Patent No. 2319, of 23 July 1868 – Adjustable Elevation for the Breech
This patent relates more to the fit than the function of a gun, providing the same adjustment as an elevated rib, a concept which had first been introduced by Joseph Manton in 1806. Many of Purdey’s guns at that time were fitted with either ‘semi-bottom’ or ‘bottom’ ribs. These were set down between the barrels, and in the case of the latter actually exposed the breech-face between the breech-ends. While they allow for a slight reduction in weight, they are obviously virtually invisible to the user when firing. James’ solution, in essence, was to have a plate screwed onto the top tang and over the breech, which could be adjusted up or down by turning a screw. This would only work on a gun that was not fitted with a toplever, as in that case the two would have occupied the same space. However, once again it is not known whether any guns were ever fitted with these devices.

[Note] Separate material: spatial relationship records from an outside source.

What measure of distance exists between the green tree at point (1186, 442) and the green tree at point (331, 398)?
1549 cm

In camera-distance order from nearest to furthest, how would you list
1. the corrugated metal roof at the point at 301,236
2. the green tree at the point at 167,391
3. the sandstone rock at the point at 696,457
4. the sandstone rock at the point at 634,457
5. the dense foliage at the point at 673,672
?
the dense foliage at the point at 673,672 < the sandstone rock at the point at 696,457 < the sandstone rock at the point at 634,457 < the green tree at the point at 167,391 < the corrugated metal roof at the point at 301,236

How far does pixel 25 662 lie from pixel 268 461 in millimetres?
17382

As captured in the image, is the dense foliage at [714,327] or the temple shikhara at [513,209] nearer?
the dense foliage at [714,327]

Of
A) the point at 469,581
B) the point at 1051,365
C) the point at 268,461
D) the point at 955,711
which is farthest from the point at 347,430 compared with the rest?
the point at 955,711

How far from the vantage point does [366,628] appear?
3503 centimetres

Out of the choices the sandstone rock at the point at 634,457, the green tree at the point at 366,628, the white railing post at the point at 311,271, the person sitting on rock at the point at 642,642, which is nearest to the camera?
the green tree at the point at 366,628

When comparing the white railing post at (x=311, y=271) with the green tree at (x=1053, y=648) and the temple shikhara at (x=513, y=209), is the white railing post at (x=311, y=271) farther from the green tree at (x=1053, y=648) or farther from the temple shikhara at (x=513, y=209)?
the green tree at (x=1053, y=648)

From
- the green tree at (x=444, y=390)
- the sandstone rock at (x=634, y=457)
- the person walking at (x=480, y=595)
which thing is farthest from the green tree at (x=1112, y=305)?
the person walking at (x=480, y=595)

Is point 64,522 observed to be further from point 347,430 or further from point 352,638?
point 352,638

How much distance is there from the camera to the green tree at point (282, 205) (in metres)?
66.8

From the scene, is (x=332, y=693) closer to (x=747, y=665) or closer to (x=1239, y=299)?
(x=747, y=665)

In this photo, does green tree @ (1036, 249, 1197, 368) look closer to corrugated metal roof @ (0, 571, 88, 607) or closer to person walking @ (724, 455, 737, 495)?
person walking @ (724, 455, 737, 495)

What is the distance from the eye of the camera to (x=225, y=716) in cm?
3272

Many of Purdey’s guns at that time were fitted with either ‘semi-bottom’ or ‘bottom’ ribs.
These three patents may appear as relative missteps today, given their lack of success compared to the Purdey Bolts. However, they have to be viewed within the context of their time, where the bolts were not initially well received, and every new idea must have seemed to possess the potential to be the ‘next big thing’. That there is no record of Purdey ever utilising a particular design does not necessarily signify failure either. Should someone have come up with a design which relied upon even part of his existing patent, then he would be able to charge royalties and secure an income by that method. As it was, those that were worked provided the company with something to separate itself from the competition, and where used by others also gave a small income of royalties. None were quite as adaptable as the Purdey Bolts, but James had yet more ideas to come.
Dr Nicholas Harlow is Gunroom Manager at James Purdey & Sons, in London.